What this exercise asks.
(a) In the news article about the VA-approved burial of a same-sex spouse, who personally approved the waiver of VA policy?
(b) Resume the news article about the same-sex spouse burial at Willamette National Cemetery, starting after its last sentence.

Source extract.

- - - - -

In a first, VA approves request by Oregon woman to bury same-sex spouse in national cemetery
By Mike Francis
The Oregonian
on February 14, 2013

Nancy Lynchild's grave at Willamette National Cemetery, when it is dug, will seal a marriage while setting a national first. And it will provide a public expression of a life that retired Air Force Lt. Col. Linda Campbell once had to live in secret.

The burial of Lynchild's ashes at the military cemetery will be the nation's first of a veteran's same-sex spouse. Eric Shinseki, the secretary of the Department of Veterans Affairs, which administers national cemeteries, personally approved a waiver of VA policy to permit the burial.

Lynchild died of cancer in Eugene three days before Christmas.

- - - - -

The data.
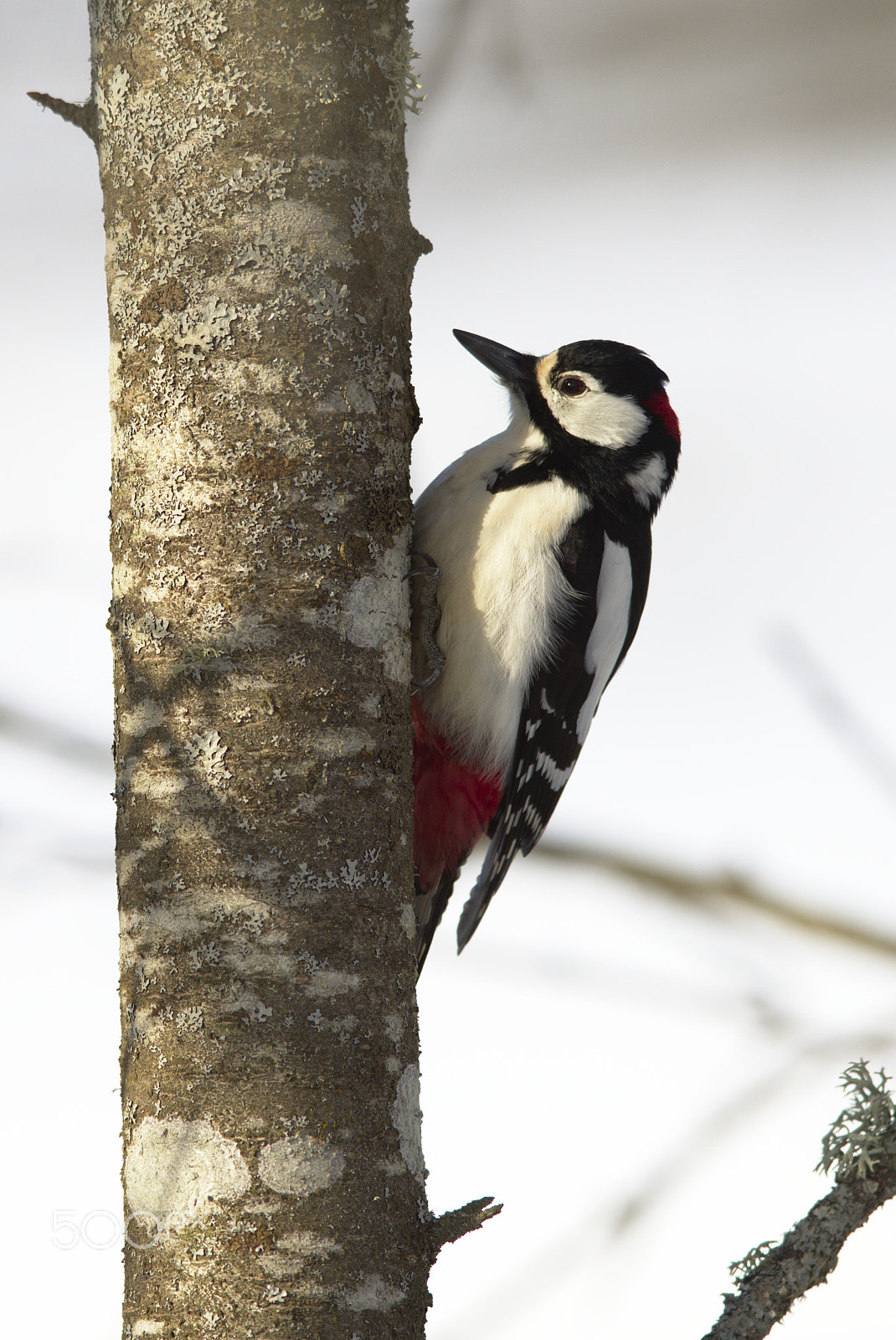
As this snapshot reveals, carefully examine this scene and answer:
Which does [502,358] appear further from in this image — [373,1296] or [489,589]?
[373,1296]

- - - - -

Answers provided.
(a) Eric Shinseki, the secretary of the Department of Veterans Affairs.

(b)
Shinseki's waiver was no sure thing. It followed a monthslong campaign by Campbell, encouraged and supported by Bureau of Labor and Industries Commissioner Brad Avakian and Sen. Jeff Merkley, D-Ore., they told The Oregonian. And it didn't arrive until Jan. 29, more than a month after Lynchild died, while Campbell agonized about funeral arrangements. It is the latest signal that the military -- and the nation -- is changing the way it views same-sex relationships.

A self-described lifelong "rule follower," Campbell is overjoyed that she and Lynchild will have their ashes buried together at Willamette. They will share space in the same cemetery where her father, a World War II veteran, and her mother have their ashes under a stone that says "Together forever."